Okuma metni
════════════════════
Temel Gıda ürünlerindeki KDV İndirimi gıda enflasyonuna çare olacak mı?
13 Şubat’ta Resmi Gazetede yayınlanan “Mal ve Hizmetlere Uygulanacak Katma Değer Vergisi Oranlarının Tespitine İlişkin Kararda Değişiklik Yapılmasına Dair Cumhurbaşkanı Kararı” ile temel gıda fiyatlarındaki yüzde 8’lik KDV oranı yüzde 1’e indirildi. İndirim 14 Şubat tarihinden itibaren geçerli olacak.
Geçmişte, 2016 yılında yemde yüzde 8 ve gübrede yüzde 18 olan KDV oranları da yüzde 1’e indirilmiş, ancak bu indirimler tarımsal girdi maliyetlerinin düşmesinde etkili olamamıştı. Gübre ve yemde fiyat artışlar devam etti.
════════════════════
Kayıtlar

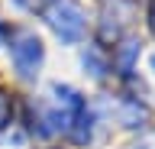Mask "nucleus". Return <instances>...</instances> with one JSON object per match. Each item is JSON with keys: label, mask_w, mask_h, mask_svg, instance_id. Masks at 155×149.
Masks as SVG:
<instances>
[{"label": "nucleus", "mask_w": 155, "mask_h": 149, "mask_svg": "<svg viewBox=\"0 0 155 149\" xmlns=\"http://www.w3.org/2000/svg\"><path fill=\"white\" fill-rule=\"evenodd\" d=\"M48 23L58 29L61 39H78L81 36V26H84L81 10H78L71 0H58L55 7H52V13H48Z\"/></svg>", "instance_id": "f257e3e1"}, {"label": "nucleus", "mask_w": 155, "mask_h": 149, "mask_svg": "<svg viewBox=\"0 0 155 149\" xmlns=\"http://www.w3.org/2000/svg\"><path fill=\"white\" fill-rule=\"evenodd\" d=\"M10 52H13V62H16V68L23 75H32L39 68V62H42V42L36 36H19Z\"/></svg>", "instance_id": "f03ea898"}, {"label": "nucleus", "mask_w": 155, "mask_h": 149, "mask_svg": "<svg viewBox=\"0 0 155 149\" xmlns=\"http://www.w3.org/2000/svg\"><path fill=\"white\" fill-rule=\"evenodd\" d=\"M3 113H7V104H3V97H0V123H3Z\"/></svg>", "instance_id": "7ed1b4c3"}]
</instances>
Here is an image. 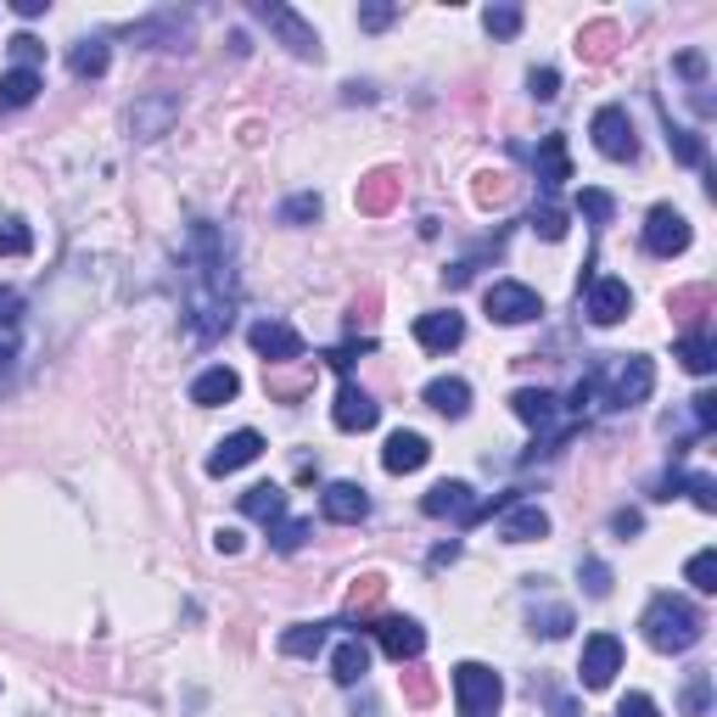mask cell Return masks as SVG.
════════════════════
Alıştırma amacı
Temel gıdalardaki KDV indirimini konu alan okuma metnini hiçbir değişiklik yapmadan baştan sona yazdırın. Bu alıştırmada materyale ihtiyaç yoktur.

Sonuç aşağıda
Temel Gıda ürünlerindeki KDV İndirimi gıda enflasyonuna çare olacak mı?
13 Şubat’ta Resmi Gazetede yayınlanan “Mal ve Hizmetlere Uygulanacak Katma Değer Vergisi Oranlarının Tespitine İlişkin Kararda Değişiklik Yapılmasına Dair Cumhurbaşkanı Kararı” ile temel gıda fiyatlarındaki yüzde 8’lik KDV oranı yüzde 1’e indirildi. İndirim 14 Şubat tarihinden itibaren geçerli olacak.
Geçmişte, 2016 yılında yemde yüzde 8 ve gübrede yüzde 18 olan KDV oranları da yüzde 1’e indirilmiş, ancak bu indirimler tarımsal girdi maliyetlerinin düşmesinde etkili olamamıştı. Gübre ve yemde fiyat artışlar devam etti.